We hope you had a great Valentine’s Weekend! Whether you did or not, we knew people on twitter were talking about the big day so we thought we’d do some analysis.
Check out how we made this word cloud using Oracle’s Distribution of R to pull Valentine’s Day tweets from Twitter.

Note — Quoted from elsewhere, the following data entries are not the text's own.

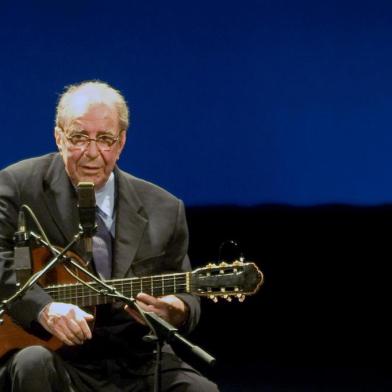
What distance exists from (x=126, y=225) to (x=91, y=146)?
0.97 feet

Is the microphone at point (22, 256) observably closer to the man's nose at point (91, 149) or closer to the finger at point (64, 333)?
the finger at point (64, 333)

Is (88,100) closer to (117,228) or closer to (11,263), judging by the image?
(117,228)

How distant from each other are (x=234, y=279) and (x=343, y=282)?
1643mm

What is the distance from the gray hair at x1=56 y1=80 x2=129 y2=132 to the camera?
10.3ft

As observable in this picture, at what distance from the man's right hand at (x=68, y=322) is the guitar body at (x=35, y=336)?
0.16 metres

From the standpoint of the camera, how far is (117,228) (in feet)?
10.6

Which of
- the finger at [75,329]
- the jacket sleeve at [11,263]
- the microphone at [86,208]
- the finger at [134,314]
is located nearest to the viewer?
the microphone at [86,208]

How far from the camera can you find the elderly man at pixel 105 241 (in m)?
3.04

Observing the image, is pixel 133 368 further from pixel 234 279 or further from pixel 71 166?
pixel 71 166

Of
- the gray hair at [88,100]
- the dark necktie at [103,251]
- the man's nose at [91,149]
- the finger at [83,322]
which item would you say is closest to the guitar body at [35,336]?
the dark necktie at [103,251]

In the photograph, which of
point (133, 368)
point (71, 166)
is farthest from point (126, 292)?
point (71, 166)

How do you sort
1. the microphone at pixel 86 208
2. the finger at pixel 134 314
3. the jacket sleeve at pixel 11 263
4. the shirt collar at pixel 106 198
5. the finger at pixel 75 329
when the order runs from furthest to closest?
the shirt collar at pixel 106 198 → the finger at pixel 134 314 → the jacket sleeve at pixel 11 263 → the finger at pixel 75 329 → the microphone at pixel 86 208

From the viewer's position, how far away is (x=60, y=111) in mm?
3184

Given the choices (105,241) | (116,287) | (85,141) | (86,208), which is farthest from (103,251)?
(86,208)
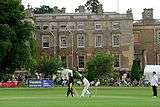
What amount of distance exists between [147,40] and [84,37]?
12.3 meters

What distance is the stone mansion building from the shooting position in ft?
399

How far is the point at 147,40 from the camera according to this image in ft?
415

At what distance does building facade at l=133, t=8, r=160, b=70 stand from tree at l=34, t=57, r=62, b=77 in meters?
26.1

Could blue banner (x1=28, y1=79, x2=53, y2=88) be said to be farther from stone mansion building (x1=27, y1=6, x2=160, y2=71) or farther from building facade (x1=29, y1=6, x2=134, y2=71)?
building facade (x1=29, y1=6, x2=134, y2=71)

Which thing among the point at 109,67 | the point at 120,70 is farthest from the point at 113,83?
the point at 120,70

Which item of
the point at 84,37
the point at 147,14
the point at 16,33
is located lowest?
the point at 84,37

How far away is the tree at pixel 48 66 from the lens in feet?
341

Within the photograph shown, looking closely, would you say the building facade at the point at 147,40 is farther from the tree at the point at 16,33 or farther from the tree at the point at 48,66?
the tree at the point at 16,33

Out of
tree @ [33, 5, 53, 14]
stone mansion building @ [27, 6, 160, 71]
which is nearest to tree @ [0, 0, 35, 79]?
stone mansion building @ [27, 6, 160, 71]

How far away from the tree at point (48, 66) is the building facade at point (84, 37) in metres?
15.8

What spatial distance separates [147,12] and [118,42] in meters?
11.2

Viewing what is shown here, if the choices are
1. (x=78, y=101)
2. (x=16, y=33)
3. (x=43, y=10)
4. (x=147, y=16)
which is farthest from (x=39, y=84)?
(x=43, y=10)

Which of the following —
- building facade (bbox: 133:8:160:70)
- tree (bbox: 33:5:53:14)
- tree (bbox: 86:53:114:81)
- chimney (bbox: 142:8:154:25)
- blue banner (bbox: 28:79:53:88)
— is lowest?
blue banner (bbox: 28:79:53:88)

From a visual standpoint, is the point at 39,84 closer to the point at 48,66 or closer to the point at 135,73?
the point at 48,66
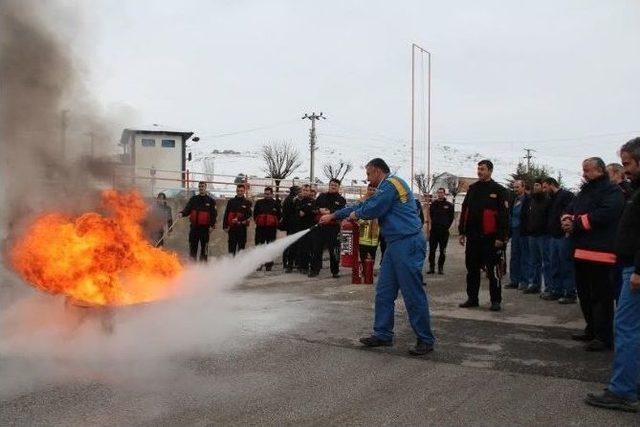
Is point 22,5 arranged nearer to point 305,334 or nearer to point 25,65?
point 25,65

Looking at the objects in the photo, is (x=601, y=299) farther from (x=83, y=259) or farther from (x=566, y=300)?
(x=83, y=259)

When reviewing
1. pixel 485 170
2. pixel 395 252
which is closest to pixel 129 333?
pixel 395 252

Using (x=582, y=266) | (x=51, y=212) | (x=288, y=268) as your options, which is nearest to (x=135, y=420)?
(x=51, y=212)

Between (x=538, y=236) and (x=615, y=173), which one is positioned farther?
(x=538, y=236)

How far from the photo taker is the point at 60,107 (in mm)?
7430

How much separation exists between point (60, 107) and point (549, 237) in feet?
24.3

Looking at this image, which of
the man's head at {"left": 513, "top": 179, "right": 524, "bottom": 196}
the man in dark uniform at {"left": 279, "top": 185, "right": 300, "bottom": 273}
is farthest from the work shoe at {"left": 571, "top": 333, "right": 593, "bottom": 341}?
the man in dark uniform at {"left": 279, "top": 185, "right": 300, "bottom": 273}

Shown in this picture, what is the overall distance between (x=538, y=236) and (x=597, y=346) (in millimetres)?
4068

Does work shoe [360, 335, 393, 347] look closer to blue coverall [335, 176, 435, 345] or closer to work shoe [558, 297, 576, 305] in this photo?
blue coverall [335, 176, 435, 345]

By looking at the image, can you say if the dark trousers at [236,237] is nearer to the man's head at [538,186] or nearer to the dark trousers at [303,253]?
the dark trousers at [303,253]

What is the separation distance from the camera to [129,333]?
620 cm

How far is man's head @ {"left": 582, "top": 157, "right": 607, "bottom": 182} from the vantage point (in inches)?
241

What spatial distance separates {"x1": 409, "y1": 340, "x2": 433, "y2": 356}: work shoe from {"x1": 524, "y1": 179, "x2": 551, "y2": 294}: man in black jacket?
439 centimetres

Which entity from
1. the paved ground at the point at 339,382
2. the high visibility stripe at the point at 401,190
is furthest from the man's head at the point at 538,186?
the high visibility stripe at the point at 401,190
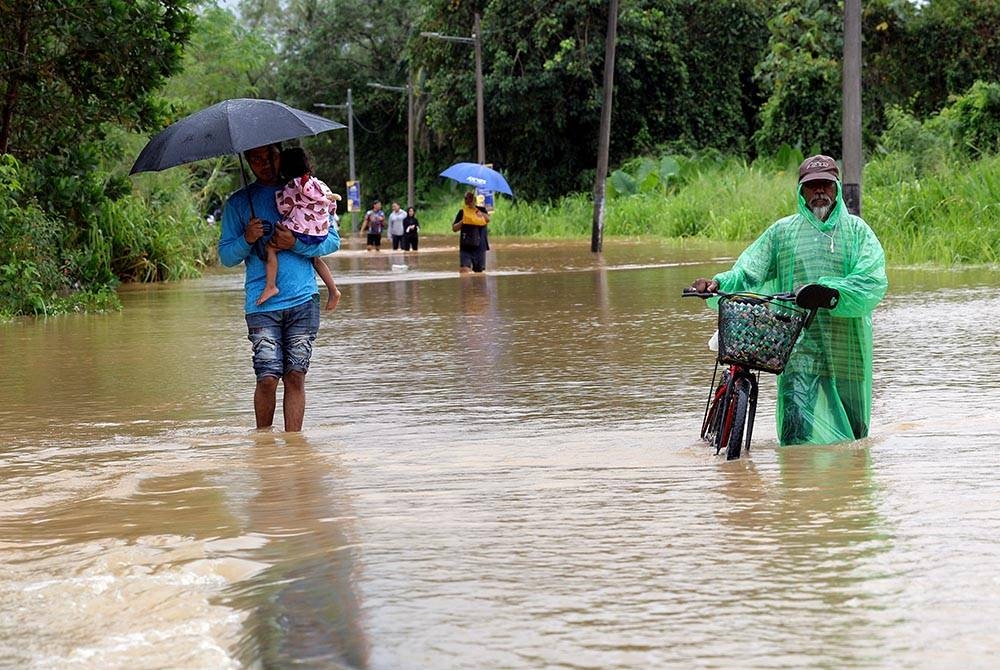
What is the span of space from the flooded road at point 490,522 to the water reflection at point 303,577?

Once you have Oracle’s Distribution of R running, you must first install the necessary packages.
> install.packages(c(“devtools”, “rjson”, “bit64”, “httr”))

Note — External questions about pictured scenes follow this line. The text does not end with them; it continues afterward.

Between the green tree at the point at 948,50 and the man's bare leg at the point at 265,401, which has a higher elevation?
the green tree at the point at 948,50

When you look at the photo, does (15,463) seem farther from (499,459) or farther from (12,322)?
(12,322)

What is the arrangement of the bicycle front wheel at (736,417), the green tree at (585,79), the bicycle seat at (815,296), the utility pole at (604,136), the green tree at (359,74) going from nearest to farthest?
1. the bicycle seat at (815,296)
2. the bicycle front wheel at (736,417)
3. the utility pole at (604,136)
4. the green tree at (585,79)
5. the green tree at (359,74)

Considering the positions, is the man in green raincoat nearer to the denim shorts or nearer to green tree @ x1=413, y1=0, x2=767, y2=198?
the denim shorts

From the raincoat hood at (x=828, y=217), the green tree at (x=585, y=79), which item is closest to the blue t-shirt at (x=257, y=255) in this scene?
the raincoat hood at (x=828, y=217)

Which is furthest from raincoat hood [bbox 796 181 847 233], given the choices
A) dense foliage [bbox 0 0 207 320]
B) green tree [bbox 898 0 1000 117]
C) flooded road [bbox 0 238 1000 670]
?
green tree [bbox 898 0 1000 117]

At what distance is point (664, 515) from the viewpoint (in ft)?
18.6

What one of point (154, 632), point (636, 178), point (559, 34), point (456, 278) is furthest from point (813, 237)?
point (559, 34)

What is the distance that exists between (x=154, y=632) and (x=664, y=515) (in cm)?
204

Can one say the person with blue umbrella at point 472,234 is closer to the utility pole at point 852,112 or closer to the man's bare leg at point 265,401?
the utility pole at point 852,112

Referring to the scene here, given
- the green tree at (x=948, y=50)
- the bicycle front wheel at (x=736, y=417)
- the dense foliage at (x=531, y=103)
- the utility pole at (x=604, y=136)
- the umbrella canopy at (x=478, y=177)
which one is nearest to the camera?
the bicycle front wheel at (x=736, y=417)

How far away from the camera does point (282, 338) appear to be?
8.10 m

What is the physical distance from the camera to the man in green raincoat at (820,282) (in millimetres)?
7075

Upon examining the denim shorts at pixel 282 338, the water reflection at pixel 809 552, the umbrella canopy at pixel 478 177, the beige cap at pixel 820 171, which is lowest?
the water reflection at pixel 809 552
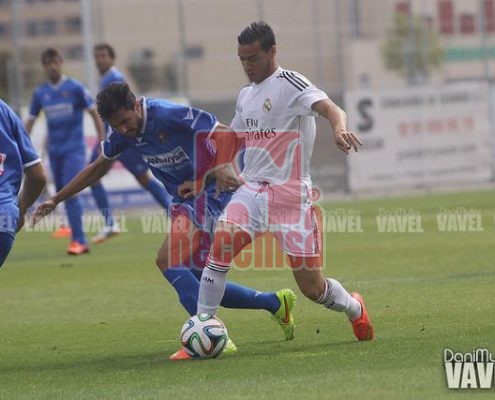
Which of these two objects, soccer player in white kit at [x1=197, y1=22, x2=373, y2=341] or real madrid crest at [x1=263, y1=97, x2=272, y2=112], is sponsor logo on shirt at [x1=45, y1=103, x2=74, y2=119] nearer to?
soccer player in white kit at [x1=197, y1=22, x2=373, y2=341]

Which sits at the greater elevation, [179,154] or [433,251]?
[179,154]

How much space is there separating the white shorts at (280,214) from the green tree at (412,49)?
844 inches

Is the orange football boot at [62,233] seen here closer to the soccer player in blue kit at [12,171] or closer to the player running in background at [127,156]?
the player running in background at [127,156]

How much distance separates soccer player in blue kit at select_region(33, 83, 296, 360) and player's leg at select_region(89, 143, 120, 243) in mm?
8737

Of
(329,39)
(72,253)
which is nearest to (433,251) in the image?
(72,253)

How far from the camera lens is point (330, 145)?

> install_github("twitteR", username="geoffjentry")
Then, you must load the correct libraries.
> library(devtools) > library(tm) > library(wordcloud) > library(twitteR)
If you do not have a twitter app already, you will need to make one at apps.twitter.com. Upon creating a new app, you will receive your personal API key, API secret, access token, and access token secret.
> api_key <- "YOUR API_KEY" > api_secret <- "YOUR API_SECRET" > access_token <- "YOUR ACCESS_TOKEN" > access_token_secret <- "YOUR ACCESS_TOKEN_SECRET" > setup_twitter_oauth(api_key, api_secret, access_token, access_token_secret)
Now, for the fun part. The following command will search Twitter for the keyword of your choice (we chose “ValentinesDay”), where n is equal to the number of tweets you want to pull.
> vday <- searchTwitter("ValentinesDay", n=1500)
Next, we need to get the text and create a corpus.
> > vday_text <- sapply(vday, function(x) x$getText()) > vday_text_corpus <- Corpus(VectorSource(vday_text)) > vday_text_corpus <- tm_map(vday_text_corpus, content_transformer(function(x) iconv(x, to='UTF-8', sub='byte')), mc.cores=1)
Almost there! Let’s clean up those tweets.
> vday_text_corpus <- tm_map(vday_text_corpus, removeNumbers) > vday_text_corpus <- tm_map(vday_text_corpus, removePunctuation) > vday_text_corpus <- tm_map(vday_text_corpus, stripWhitespace) > vday_text_corpus <- tm_map(vday_text_corpus, content_transformer(tolower)) > vday_text_corpus <- tm_map(vday_text_corpus, removeWords, stopwords('english'))
Finally, you’ll need to create a color palette and use it to make your word cloud.
In the following command, 4 is the number colors and “PuRd” is a color palette consisting of purples and reds.
> mypalette <- brewer.pal(4,"PuRd") > wordcloud(vday_text_corpus, min.freq=20, max.words=100, random.order=T, random.color=T, colors=mypalette)
Some words that came up frequently included:
chocolate, cupcakes, romantic, husband, heart, love, happy, romance, ring, wife, candy, beautiful, and perfect.